Rep. Suhas Subramanyam, D-Va., holds a town hall at the Warrenton Community Center on March 20, 2025 in Warrenton, Va. Subramanyam has reintroduced a bill to help blue the financial impacts of a government shutdown on federal employees and contractors.

Rep. Suhas Subramanyam, D-Va., holds a town hall at the Warrenton Community Center on March 20, 2025 in Warrenton, Va. Subramanyam has reintroduced a bill to help blue the financial impacts of a government shutdown on federal employees and contractors. Kayla Bartkowski/Getty Images

Revived bill aims to ease financial strain on federal employees during shutdown

Rep. Suhas Subramanyam, D-Va., has reintroduced legislation by former Rep. Jennifer Wexton, D-Va., that would require regulators to issue new guidance to help prevent financial hardship for federal employees and contractors caused by budget impasse.

Rep. Suhas Subramanyam, D-Va., has brought back a bill from the last government shutdown designed to help protect federal employees and contractors from adverse financial impacts from the current budget impasse. 

Subramanyam’s Shutdown Guidance for Financial Institutions Act (H.R. 5689) calls for regulators to issue guidance to financial institutions no later than 24 hours after the start of a government shutdown, advising them that people and businesses may face hardships in covering expenses or accessing credit through no fault of their own. 
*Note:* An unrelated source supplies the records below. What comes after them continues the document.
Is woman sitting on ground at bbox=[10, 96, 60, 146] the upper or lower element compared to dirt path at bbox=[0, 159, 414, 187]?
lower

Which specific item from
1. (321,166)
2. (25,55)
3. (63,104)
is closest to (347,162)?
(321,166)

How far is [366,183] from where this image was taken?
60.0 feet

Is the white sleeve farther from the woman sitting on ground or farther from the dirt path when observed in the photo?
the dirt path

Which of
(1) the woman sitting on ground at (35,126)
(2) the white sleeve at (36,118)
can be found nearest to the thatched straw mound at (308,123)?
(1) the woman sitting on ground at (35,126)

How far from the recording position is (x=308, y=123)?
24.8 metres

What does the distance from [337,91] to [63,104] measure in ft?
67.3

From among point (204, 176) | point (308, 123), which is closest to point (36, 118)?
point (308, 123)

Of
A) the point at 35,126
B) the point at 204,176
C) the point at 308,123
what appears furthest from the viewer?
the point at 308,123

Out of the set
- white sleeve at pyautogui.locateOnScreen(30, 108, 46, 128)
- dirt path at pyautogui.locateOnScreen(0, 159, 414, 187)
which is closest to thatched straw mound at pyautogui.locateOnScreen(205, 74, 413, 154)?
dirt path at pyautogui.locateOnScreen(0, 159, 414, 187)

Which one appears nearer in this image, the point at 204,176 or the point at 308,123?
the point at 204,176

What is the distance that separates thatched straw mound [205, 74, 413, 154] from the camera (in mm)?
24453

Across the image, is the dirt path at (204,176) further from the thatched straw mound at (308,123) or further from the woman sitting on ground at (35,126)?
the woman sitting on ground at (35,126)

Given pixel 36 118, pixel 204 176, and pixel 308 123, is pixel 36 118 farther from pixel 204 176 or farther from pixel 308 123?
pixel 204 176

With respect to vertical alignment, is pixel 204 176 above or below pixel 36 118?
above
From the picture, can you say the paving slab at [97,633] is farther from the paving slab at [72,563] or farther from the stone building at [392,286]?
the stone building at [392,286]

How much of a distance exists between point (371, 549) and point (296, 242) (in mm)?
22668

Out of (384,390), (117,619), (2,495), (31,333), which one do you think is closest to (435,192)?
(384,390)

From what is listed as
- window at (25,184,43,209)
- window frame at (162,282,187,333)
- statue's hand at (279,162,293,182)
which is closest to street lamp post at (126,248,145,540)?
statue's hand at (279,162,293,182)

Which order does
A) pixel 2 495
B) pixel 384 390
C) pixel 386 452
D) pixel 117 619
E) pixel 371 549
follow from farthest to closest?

The legislation also calls for the guidance to request that financial institutions modify loan terms and extend new credit lines to those affected by the shutdown, as well as preventing adverse financial information that would harm people and businesses from being reported.  

“Our constituents should not pay the price for Washington's dysfunction, and these bills offer financial relief to the federal workers and contractors who will be hurt the most by the Republican shutdown,” said Subramanyam in a statement. 

The legislation has its roots in the previous government shutdown and Subramanyam’s predecessor, former Rep. Jennifer Wexton, D-Va.

Wexton sponsored the first version of the bill in May 2019 in the wake of the 35-day partial shutdown after regulators didn’t issue guidance until 20 days in.

That bill did pass the House by a voice vote in September 2019, before stalling in the Senate. Wexton stepped down from the House in January after being diagnosed with progressive supranuclear palsy.

Subramanyam’s new version of the legislation is among a slate of bills introduced in the lead-up to the current shutdown, as well as its ongoing disruption. The congressman also joined, as co-sponsor, the House version of a bill to allow federal workers to take out loans against their Thrift Savings Plan savings without penalty during a government shutdown lasting at least two weeks.  

The Senate again rejected a continuing resolution on Monday that would fund the federal government through Nov. 21 as the shutdown approaches the end of its first week.